Les premiers enquêteurs et la juge d'instruction ont été entendus mardi matin devant la Cour d'assises de Liège au procès de Marcel Habran et consorts pour expliquer les devoirs effectués dans l'enquête relative à l'assassinat de Georges Hardy. L'instruction a démontré que Pol Maréchal était le commanditaire de cet assassinat que Bennane et Rosato auraient exécuté.

Georges Hardy a été abattu le 20 février 2003 alors qu'il se trouvait à "L'Alison Café" de Fléron. Il était attablé au centre de l'établissement avec trois autres personnes quand deux individus tout de noir vêtus sont entrés par une partie latérale. L'un d'eux s'est avancé dans le dos de Hardy et a tiré à deux reprises en direction de sa tête avec une arme de gros calibre. Georges Hardy est mort sur le coup.

La juge d'instruction Danielle Reynders a exposé que ce sont les déclarations de Cej Bejtulah en décembre 2004 qui ont fait avancer l'enquête. Ensuite, Tony Samardzic et Didier Singleton ont apporté les informations permettant de confondre Anouar Bennane, Pépé Rosato et Tony Samardzic.

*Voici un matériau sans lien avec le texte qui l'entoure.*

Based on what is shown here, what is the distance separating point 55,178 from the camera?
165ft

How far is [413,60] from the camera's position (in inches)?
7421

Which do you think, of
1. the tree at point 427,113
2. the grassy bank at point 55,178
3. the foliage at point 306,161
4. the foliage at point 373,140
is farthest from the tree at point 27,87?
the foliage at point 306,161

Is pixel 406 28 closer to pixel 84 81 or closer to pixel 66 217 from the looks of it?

Selon ces informations, Léopold Maréchal était fou de rage contre Georges Hardy et était décidé à le supprimer. "Maréchal lui reprochait d'avoir mal travaillé dans la construction d'un garage, d'avoir été une balance et d'avoir des vues sur son épouse", a précisé la juge d'instruction. Prekopuca aurait même rapporté que Maréchal "avait les dents jusqu'aux chaussures" à l'égard de Hardy. Selon Singleton, Léopold Maréchal aurait pris sa décision définitive lorsqu'il a appris qu'à l'époque où il était emprisonné, Hardy avait fait des commentaires sur le physique avantageux de sa femme.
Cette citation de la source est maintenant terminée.